Over the last 40 years ago, weekly mass attendance in Ireland has dropped more than 70%, and shows no sign of slowing. In the late 1970's, over 90% of the population attended mass on a weekly basis. Last year, that number was down to 17%! The people of Ireland are in a spiritual identity crisis. Because of their history, the majority of Ireland still claim to be Roman Catholic, but the majority of those people want nothing to do with participating in that institution. And because there haven’t really been any other churches in Ireland outside of the Catholic institution (only 1% of Ireland’s population would identify as Evangelical Christians), there is no healthy, gospel-filled alternative for them to go to. Which is why Atheism is skyrocketing in Ireland. If gospel-preaching, Spirit-filled churches don't fill the void, something will. Over 80% of the towns in Ireland don't have a gospel-preaching church in them, making church planting the biggest need there. 

 

I am 100% for frontier missions among people groups who have never heard the name of Jesus, but I believe we limit God’s zeal for his name when we exclusively prioritize certain kinds of global missions.

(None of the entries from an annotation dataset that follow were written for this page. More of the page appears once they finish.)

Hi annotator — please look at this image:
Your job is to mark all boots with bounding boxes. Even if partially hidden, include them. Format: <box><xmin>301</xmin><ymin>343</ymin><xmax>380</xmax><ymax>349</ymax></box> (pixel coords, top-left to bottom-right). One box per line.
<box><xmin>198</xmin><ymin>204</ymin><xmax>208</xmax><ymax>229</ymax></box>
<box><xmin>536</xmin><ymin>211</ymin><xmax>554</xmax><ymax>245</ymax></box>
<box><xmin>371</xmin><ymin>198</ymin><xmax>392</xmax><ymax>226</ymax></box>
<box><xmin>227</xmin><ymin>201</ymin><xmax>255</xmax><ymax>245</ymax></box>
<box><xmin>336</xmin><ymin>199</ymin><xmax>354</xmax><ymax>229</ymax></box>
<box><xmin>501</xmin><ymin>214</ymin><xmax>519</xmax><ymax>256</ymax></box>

As John Piper says, “Mission exists because worship doesn’t”. Worship doesn’t exist among peoples who have never heard the name Jesus because, well, how can they if they’ve never heard? Yes and amen! But worship ALSO doesn’t exist among peoples who have heard the name of Jesus and couldn’t care less about him. That’s not worship! That's profaning his name, and God cares a great deal about that.

 

Yes, the name ‘Jesus’ is known in Ireland. In fact, it’s a common curse word. God’s name doesn’t need to be merely proclaimed in Ireland – it needs to be rescued and redeemed. It needs to be vindicated. For many Irish, Jesus is merely a cultural token. To them he is not worth living their lives for, let alone laying down their lives for. He’s not worthy of their whole-hearted worship. In that sense, they are very similar to Israel in Jesus day, and I am VERY thankful that Jesus, the ultimate missionary, didn't give up on them.